И «буря» действительно надвигалась. Лишенный дома всякого контроля, почувствовав, что в конфликте со школой мать стала на его сторону, Сухоручко все больше наглел. Он уловил ноту, взятую матерью, и усвоил такой же тон:

— Ко мне придираются!.. Полина Антоновна меня просто не любит. У нее есть свои любимчики, а мне она ставит двойки за то, что я не хочу лебезить перед ней!.. Варвара Павловна не умеет объяснять. Скучно и ничего не поймешь!.. Зинаида Михайловна очень уж все разжевывает! Уже все понятно, я сам выводы делаю, а она все жует, все жует!..

Мамаша принимала это за чистую монету и, рассказывая отцу о делах сына, бранила то одного учителя, то другого. Она не знала, что ее сын стоит в это время за дверью в своей комнате и слушает. Впрочем, если бы и знала, то, пожалуй, не сбавила бы тона. Отец, переодевшись в шелковую пижаму, слушал и качал головою.

— Безобразие! Безобразие!

— Я, говорит, тридцать лет работаю! — повторяет Лариса Павловна слова Полины Антоновны.

— Бывает, и больше работают, а потом под суд идут! — авторитетно заявляет отец.

— А сама не может как следует объяснить детям! — продолжает мать. — К урокам не готовится. Раньше, бывало, в прежней школе, там все объясняли. Докажут какую-нибудь теорему, повторят несколько раз, а потом спрашивают. А эта сама не подготовится и новую теорему заставляет доказывать мальчиков.

— Безобразие! — возмущается отец. — Сидят не на своих местах, получают государственные деньги… Безобразие!

А на другой день, развалясь с томным видом на парте, сын прослушивает с пятого на десятое объяснение учителя и вдруг заявляет:

— А я не понимаю!..

В классе раздается смех. Учитель растерянно оглядывает учеников: в чем дело? Почему материал, который он так хорошо подготовил и как будто бы так ясно изложил, непонятен? И что ему теперь делать? Начинать сначала или…

Но в это время поднимается новый староста, Игорь Воронов, и говорит:

— Эй, ты! Не мешай!

Сухоручко молча пожимает плечами: ну, мол, как угодно! Дело ваше!

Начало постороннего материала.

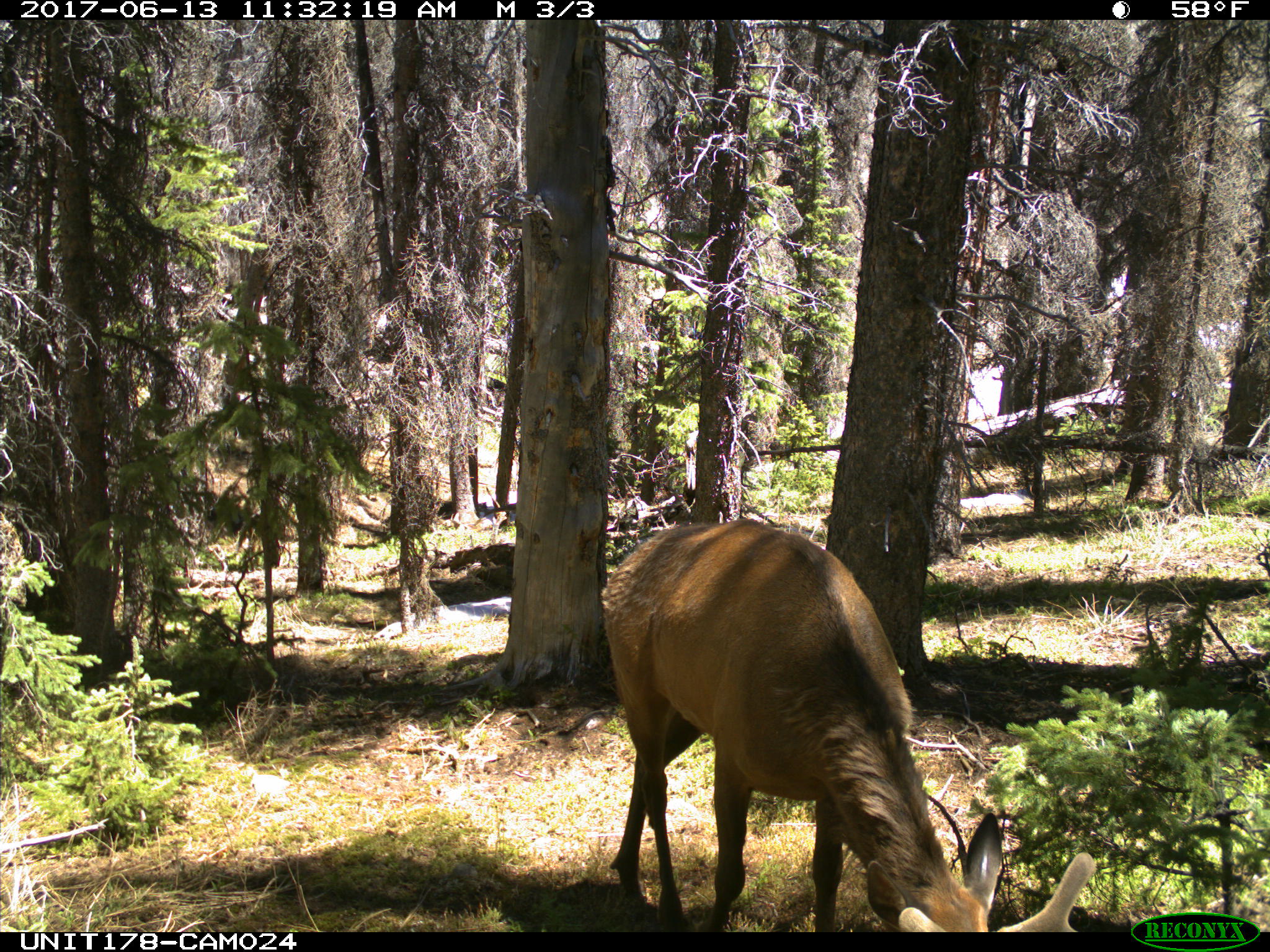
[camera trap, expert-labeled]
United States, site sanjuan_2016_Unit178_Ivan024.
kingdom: Animalia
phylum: Chordata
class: Mammalia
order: Artiodactyla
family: Cervidae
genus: Cervus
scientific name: Cervus elaphus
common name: red deer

Обострялись отношения с Сухоручко и у Полины Антоновны. Она не рассчитывала, что тот разговор у нее на квартире может сразу повлиять на Сухоручко. Но на какой-то отзвук в нем она все-таки надеялась, и ей было очень больно, грустно и обидно, когда никакого отзвука она не уловила. Сухоручко мучил ее больше и глубже, чем он сам предполагал. Она не могла освободиться от мысли, что за его нравственный облик, кроме семьи, в которой она видела главный корень зла, отвечает она, классный руководитель, воспитатель, и что никто с нее этой ответственности не снимал. В то же время она чувствовала свое бессилие и в конце концов простую человеческую неприязнь к этому ученику — неприязнь, которую ей было очень трудно преодолеть.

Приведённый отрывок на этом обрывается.